Brasília - O Conselho Monetário Nacional (CMN) aprovou um total de seis resoluções, em reunião extraordinária realizada na segunda-feira (21) para viabilizar o Plano Safra 2021/2022. O plano que dará aos produtores rurais do País R$ 251,22 bilhões, foi apresentado em cerimônia no Palácio do Planalto, nesta terça-feira (22).
Um das resoluções faz ajustes nas normas gerais do crédito rural a serem aplicadas a partir de 1º de julho de 2021, data de início da nova safra. Em outra resolução aprovada pelo CMN foram definidos os encargos financeiros e limites de crédito para as linhas de crédito e os programas do crédito rural.
O CMN também aprovou resolução que ajusta normas a serem aplicadas às operações de crédito rural contratadas no âmbito do Programa Nacional de Fortalecimento da Agricultura Familiar (Pronaf) e do Fundo de Terras e da Reforma Agrária Mais.

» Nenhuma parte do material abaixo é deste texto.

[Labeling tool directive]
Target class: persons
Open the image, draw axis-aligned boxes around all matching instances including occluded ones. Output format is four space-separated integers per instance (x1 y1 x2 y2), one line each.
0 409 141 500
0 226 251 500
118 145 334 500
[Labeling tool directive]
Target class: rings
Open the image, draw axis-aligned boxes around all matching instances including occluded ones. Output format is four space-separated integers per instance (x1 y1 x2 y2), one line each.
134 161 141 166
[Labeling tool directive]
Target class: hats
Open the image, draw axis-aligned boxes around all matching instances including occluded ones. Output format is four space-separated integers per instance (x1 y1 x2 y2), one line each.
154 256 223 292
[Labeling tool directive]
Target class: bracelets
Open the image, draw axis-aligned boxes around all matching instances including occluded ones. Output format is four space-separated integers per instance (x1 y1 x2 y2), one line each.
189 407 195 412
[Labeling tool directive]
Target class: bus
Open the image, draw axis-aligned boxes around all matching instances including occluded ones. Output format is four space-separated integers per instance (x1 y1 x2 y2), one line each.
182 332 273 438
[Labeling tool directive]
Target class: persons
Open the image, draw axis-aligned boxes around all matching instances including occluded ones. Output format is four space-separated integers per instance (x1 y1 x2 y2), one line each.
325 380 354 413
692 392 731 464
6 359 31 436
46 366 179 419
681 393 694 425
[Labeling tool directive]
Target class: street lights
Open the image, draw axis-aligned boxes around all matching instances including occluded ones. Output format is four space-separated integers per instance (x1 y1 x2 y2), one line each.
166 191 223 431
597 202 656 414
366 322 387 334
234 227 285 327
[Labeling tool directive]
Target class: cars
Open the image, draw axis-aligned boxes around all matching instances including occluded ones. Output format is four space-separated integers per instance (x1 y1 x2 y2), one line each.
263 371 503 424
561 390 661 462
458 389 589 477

Segundo anunciou o governo, dos recursos destinados ao custeio, R$ 21,74 bilhões irão para o Pronaf.
Outro ato aprovado ajusta as regras do Programa de Garantia à Atividade Agropecuária atinentes ao conceito de empreendimento, ao enquadramento da operação de crédito rural no programa, à devolução do adicional e à comprovação de perdas em caso de solicitação de cobertura.
MINISTRA
O presidente Bolsonaro que esteve presente no lançamento do plano, agradeceu à bancada ruralista pela indicação da ministra da Agricultura, Teresa Cristina, a quem responsabilizou pela boa relação comercial com países árabes. "Vale por dez ministros", elogiou.
Agradeceu à presença do presidente da Câmara, Arthur Lira (PP-AL) e garantiu que tem boa relação com o parlamento. "Não são três poderes, são dois, Arthur. É o Judiciário e nós de cá. Nós Executivo e Legislativo formamos um casal", disse.